Protein aggregation particularly the formation of β-sheet rich structures called amyloid fibrils has been linked to a wide range of diseases. One such case involves the amyloid fibril formation of β2-microglobulin (β2m) and its accumulation in various tissue, leading to in vivo dialysis-related amyloidosis (DRA). D76N, a natural amyloidogenic variant of human β2m, can form amyloid fibrils in vitro within a few hours under physiological conditions. This makes β2m an appropriate model for DRA related studies. Clusterin and αB-crystallin are known to act as molecular chaperones, preventing both amorphous and amyloid aggregation.
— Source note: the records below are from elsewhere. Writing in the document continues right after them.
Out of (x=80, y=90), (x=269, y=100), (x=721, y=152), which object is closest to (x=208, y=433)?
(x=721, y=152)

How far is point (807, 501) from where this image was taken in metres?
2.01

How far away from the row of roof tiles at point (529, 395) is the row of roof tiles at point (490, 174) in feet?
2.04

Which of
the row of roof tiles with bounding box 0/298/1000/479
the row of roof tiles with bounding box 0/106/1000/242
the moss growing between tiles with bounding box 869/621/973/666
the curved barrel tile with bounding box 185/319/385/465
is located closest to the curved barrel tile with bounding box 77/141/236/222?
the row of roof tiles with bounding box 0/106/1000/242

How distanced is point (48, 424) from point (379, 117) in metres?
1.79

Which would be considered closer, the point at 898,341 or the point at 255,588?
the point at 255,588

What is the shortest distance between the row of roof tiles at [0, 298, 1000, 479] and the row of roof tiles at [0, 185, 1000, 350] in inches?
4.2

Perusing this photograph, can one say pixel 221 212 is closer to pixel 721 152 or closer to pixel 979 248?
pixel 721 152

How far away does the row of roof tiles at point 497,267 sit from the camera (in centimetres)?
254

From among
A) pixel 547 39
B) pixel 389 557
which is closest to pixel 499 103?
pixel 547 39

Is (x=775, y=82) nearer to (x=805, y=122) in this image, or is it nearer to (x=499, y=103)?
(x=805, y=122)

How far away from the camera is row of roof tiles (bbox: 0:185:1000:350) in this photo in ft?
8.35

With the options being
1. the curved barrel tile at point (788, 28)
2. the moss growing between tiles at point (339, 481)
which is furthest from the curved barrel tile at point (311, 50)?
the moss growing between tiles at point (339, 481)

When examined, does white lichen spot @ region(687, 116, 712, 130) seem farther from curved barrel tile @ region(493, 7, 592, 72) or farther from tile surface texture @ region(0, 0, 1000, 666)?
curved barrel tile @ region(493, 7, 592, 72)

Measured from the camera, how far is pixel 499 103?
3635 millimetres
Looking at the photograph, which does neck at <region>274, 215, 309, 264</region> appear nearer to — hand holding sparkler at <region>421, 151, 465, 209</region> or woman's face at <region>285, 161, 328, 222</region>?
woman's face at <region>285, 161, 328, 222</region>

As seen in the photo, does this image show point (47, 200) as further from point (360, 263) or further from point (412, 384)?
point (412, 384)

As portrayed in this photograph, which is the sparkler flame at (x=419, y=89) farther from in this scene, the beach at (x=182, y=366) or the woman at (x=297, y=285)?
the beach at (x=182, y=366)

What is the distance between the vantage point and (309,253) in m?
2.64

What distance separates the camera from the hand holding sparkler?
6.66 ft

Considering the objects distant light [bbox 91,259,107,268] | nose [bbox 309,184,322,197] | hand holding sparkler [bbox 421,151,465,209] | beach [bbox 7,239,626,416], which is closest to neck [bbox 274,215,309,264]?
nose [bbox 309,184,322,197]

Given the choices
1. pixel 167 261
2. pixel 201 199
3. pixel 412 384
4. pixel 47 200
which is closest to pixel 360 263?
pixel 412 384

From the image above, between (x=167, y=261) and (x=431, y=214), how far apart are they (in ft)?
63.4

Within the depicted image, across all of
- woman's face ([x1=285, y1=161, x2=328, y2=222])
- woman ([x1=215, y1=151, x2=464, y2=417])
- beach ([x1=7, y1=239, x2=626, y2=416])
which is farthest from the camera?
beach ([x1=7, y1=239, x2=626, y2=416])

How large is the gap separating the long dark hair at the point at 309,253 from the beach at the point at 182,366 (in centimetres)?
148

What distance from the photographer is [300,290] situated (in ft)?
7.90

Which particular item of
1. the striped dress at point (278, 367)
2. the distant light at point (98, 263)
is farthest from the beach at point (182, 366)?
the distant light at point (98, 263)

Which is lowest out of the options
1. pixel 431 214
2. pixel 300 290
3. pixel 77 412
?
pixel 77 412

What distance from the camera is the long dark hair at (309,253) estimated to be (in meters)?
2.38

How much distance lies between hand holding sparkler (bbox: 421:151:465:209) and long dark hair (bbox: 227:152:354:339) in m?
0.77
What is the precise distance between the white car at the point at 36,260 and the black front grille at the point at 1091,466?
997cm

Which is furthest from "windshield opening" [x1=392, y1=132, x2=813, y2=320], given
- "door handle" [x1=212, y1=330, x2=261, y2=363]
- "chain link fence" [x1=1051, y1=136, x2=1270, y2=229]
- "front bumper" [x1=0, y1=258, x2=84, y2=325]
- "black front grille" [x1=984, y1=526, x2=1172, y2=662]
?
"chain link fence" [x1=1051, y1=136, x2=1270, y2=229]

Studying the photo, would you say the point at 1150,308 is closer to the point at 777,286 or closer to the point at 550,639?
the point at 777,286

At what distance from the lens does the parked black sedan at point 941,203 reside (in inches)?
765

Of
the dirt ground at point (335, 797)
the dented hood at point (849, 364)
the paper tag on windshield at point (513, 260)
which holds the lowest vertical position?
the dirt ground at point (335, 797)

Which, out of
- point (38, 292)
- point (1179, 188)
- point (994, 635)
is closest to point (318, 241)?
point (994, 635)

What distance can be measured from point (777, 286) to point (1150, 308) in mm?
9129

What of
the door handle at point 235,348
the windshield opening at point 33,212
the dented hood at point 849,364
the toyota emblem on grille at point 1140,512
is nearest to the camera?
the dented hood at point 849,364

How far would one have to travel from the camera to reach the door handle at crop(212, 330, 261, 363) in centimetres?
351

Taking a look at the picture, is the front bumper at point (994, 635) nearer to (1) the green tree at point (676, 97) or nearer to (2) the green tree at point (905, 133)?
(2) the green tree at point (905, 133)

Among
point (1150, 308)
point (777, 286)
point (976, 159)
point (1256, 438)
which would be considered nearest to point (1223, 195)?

Significant amounts of clusterin and αB-crystallin are present in the renal tissue. Several reports suggest overproduction of clusterin during renal injury, this prompts us to examine the role played by clusterin and αB-crystallin
during fibrillogenesis and DRA.

In vitro investigation via Thioflavin T (ThT) binding suggests that both clusterin and αB-crystallin
prolongs the lag phase of D76N β2m amyloid formation. We also found that once the prefibrillar species are generated, both the chaperones become incorporated into the fibril formation pathway. Interestingly the amyloid like structure formed in the presence of chaperones also slows down the fibrillar conversion of D76N via amyloid seeds. Furthermore, 8-Anilinonaphthalene-1-sulfonic acid (ANS) binding assays and isothermal titration calorimetry (ITC) indicate the involvement of hydrogen bonds and hydrophobic interaction in prolonging the lag phase.